====== Textauszug

Geopolitik in der C-Suite
Geopolitische Risiken sind nicht länger ein abstraktes Problem, sondern betriebliche Realität. In den letzten Jahren hat das internationale Marktumfeld eine signifikante Verschärfung durch geopolitische Treiber erfahren:
- Geoökonomie - die Politisierung von Handel, Investitionen und wirtschaftlichen Abhängigkeiten - ist heute ein Standardinstrument der modernen Staatsführung.
- Technologische Rivalitäten zwischen globalen Mächten definieren das Spielfeld für Innovation, Regulierung und Wettbewerb neu.
- Konflikte und politische Unruhen von der russischen Invasion in der Ukraine bis hin zu regionaler Instabilität in wichtigen Märkten stören internationale Geschäftsaktivitäten.
Die Renaissance der Geopolitik erfordert einen proaktiven Umgang mit einem sich rasch wandelnden Geschäftsumfeld. Geopolitische Risiken sollten systematisch in die Strategiefindung und Entscheidungsprozesse einbezogen werden. Das kann beispielsweise durch eine Anpassung von Organisationsstrukturen, einem Marktein- bzw. -austritt, einer Neuausrichtung der Lieferkette oder der Verlagerung von Produkt- und Kundengruppen stattfinden.
Die drängende Frage lautet: Wie kann sich Ihr Unternehmen auf die nächste geopolitische Krise vorbereiten?

============

* Aufgabenstellung
Schreiben Sie aus dem Textauszug über Geopolitik oben den Abschnitt wortgetreu ab, der bei den Worten „- Konflikte und“ beginnt. Hören Sie nach „und Kundengruppen stattfinden.“ auf.

====== Übungsdaten

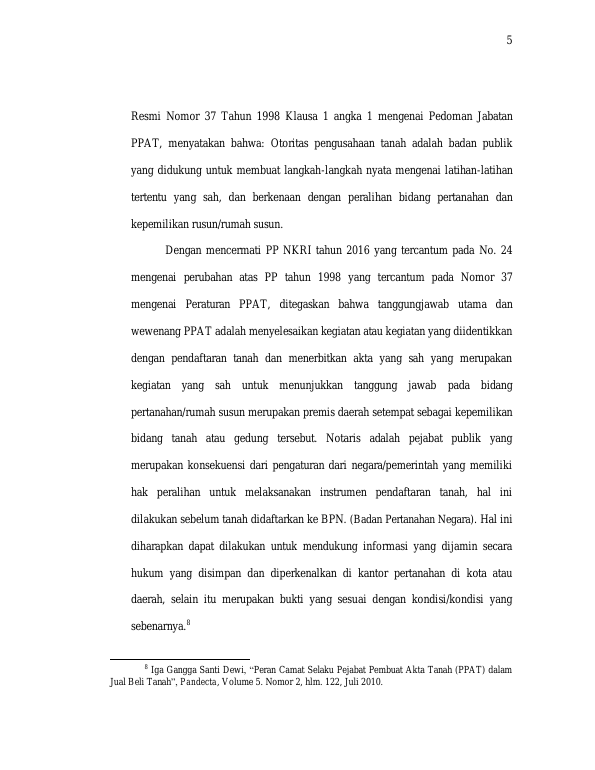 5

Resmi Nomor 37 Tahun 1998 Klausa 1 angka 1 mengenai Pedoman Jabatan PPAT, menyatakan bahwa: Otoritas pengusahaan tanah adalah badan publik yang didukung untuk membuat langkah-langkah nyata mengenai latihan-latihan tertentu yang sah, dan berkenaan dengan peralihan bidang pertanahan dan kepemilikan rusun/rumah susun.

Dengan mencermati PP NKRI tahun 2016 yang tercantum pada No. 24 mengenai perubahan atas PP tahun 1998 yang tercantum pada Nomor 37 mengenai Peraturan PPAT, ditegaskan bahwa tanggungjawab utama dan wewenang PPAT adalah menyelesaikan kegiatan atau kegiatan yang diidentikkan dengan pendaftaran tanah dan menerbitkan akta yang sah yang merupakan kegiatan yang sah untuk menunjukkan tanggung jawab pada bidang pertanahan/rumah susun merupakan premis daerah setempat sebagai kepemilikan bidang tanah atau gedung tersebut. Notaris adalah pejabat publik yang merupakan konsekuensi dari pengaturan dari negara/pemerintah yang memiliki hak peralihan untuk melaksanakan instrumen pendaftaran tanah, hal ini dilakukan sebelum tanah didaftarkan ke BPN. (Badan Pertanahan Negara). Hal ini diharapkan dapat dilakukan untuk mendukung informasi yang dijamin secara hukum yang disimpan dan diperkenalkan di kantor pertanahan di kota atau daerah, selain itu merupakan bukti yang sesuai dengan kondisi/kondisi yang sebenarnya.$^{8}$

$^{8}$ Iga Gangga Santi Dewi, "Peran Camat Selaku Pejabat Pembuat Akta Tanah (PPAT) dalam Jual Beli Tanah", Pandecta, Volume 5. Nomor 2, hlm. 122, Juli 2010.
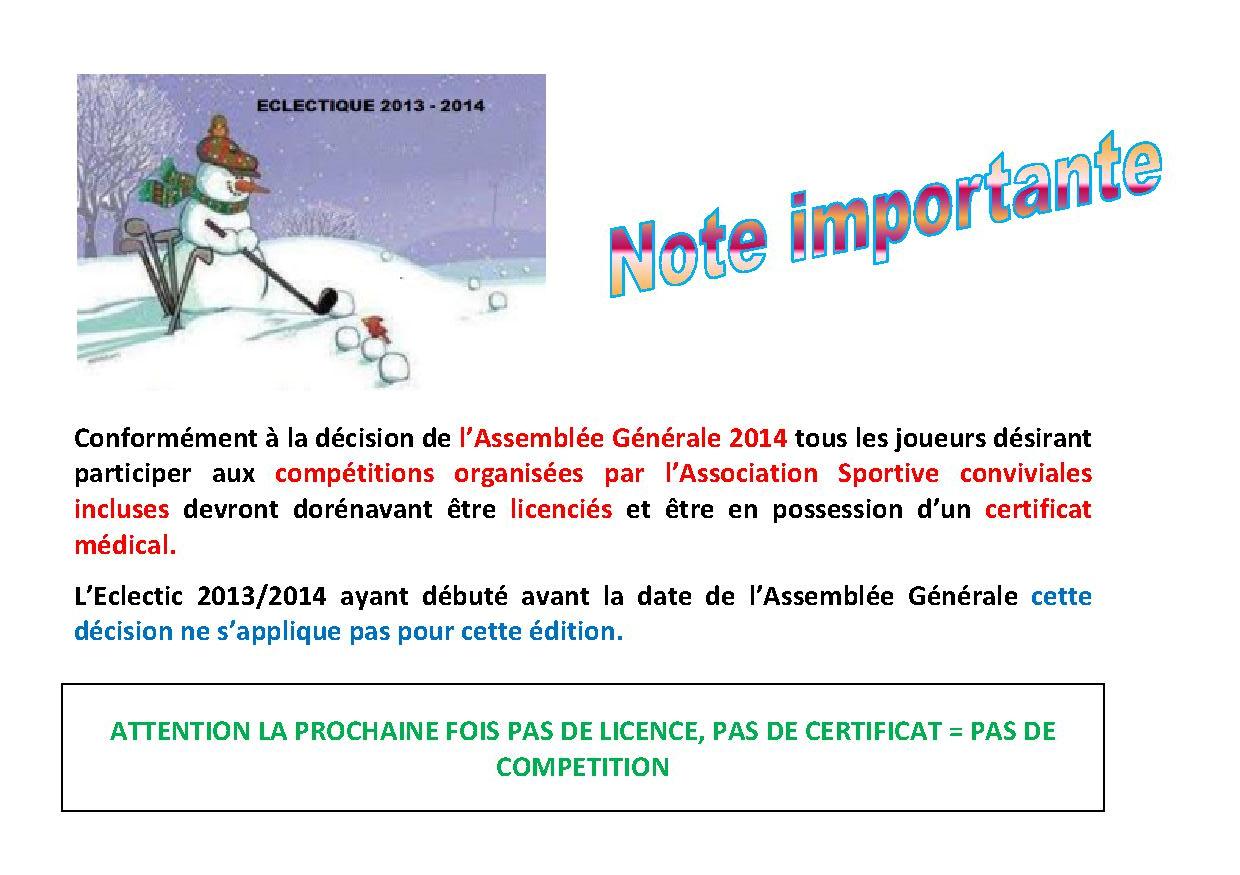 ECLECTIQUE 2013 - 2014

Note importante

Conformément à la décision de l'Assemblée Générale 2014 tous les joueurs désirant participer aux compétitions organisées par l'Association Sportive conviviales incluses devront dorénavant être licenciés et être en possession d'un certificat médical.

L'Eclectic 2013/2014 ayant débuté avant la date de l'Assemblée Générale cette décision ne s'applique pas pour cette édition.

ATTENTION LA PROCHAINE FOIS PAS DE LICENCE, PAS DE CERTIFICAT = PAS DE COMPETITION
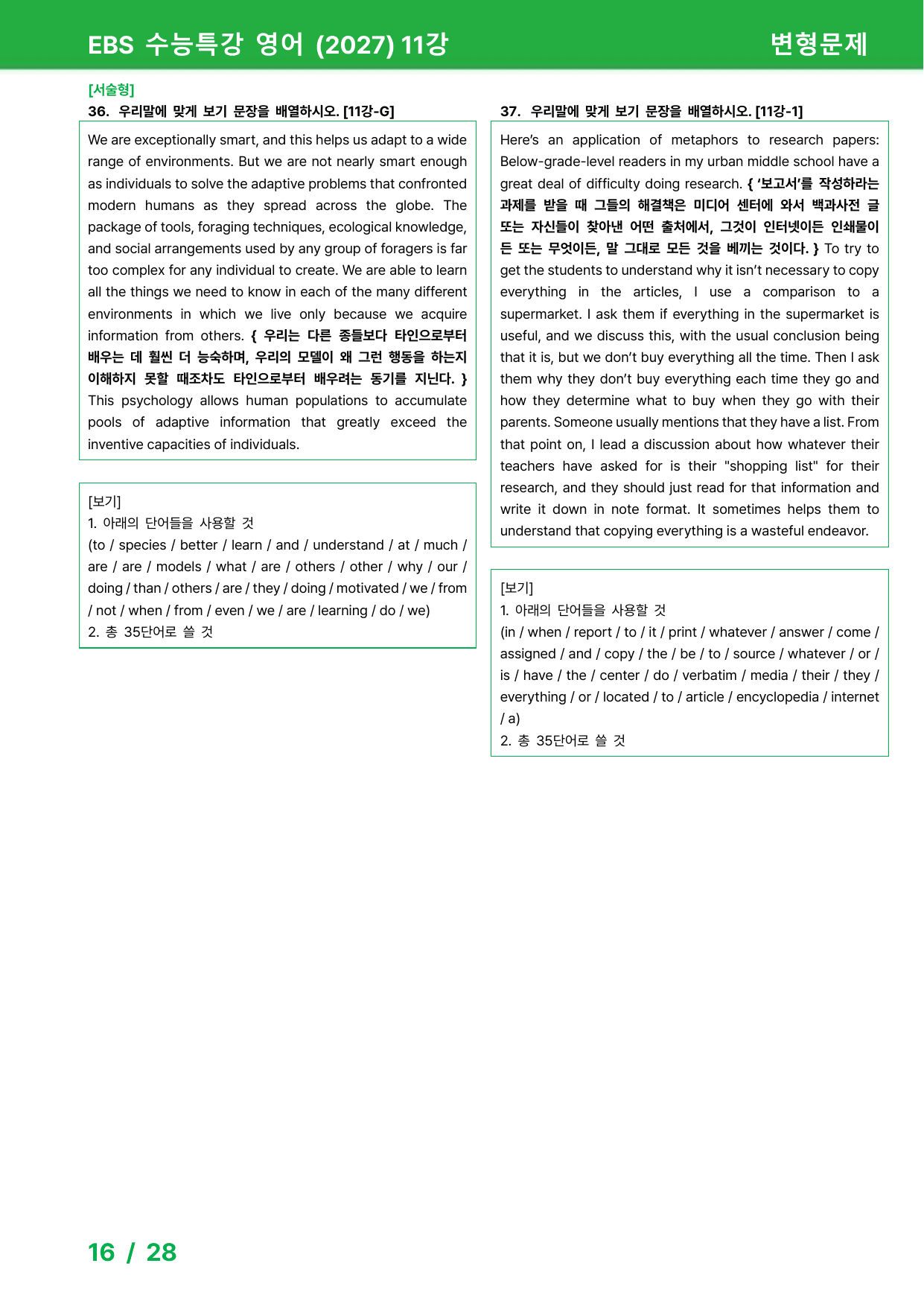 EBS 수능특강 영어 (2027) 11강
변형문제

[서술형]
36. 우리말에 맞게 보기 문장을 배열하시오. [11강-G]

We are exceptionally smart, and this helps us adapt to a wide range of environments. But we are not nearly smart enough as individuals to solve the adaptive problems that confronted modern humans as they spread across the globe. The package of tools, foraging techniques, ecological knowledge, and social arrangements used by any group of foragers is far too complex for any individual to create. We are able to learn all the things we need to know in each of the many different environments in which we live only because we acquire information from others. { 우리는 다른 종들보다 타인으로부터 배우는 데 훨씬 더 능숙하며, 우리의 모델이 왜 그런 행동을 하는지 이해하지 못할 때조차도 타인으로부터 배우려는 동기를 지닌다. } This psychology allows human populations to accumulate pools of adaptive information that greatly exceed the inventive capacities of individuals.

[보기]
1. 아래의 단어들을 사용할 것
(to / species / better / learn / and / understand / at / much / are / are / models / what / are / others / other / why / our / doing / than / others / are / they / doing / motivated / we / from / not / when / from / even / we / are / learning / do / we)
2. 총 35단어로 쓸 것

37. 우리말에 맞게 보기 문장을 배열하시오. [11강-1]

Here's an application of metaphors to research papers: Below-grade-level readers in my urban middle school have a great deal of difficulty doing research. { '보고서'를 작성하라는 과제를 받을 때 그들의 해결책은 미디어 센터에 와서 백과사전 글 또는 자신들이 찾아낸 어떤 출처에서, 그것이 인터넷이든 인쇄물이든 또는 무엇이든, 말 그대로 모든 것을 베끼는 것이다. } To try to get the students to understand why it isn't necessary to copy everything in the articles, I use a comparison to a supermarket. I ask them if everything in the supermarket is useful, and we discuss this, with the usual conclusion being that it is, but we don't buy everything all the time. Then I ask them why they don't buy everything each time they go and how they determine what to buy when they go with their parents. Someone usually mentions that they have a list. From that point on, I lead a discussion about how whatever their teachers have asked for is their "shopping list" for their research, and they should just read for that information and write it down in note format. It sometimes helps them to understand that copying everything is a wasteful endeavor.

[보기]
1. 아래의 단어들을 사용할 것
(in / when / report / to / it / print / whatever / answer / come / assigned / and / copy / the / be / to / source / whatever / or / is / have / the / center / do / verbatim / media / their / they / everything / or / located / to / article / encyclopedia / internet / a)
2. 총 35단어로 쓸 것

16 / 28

============

* Lösung
- Konflikte und politische Unruhen von der russischen Invasion in der Ukraine bis hin zu regionaler Instabilität in wichtigen Märkten stören internationale Geschäftsaktivitäten.
Die Renaissance der Geopolitik erfordert einen proaktiven Umgang mit einem sich rasch wandelnden Geschäftsumfeld. Geopolitische Risiken sollten systematisch in die Strategiefindung und Entscheidungsprozesse einbezogen werden. Das kann beispielsweise durch eine Anpassung von Organisationsstrukturen, einem Marktein- bzw. -austritt, einer Neuausrichtung der Lieferkette oder der Verlagerung von Produkt- und Kundengruppen stattfinden.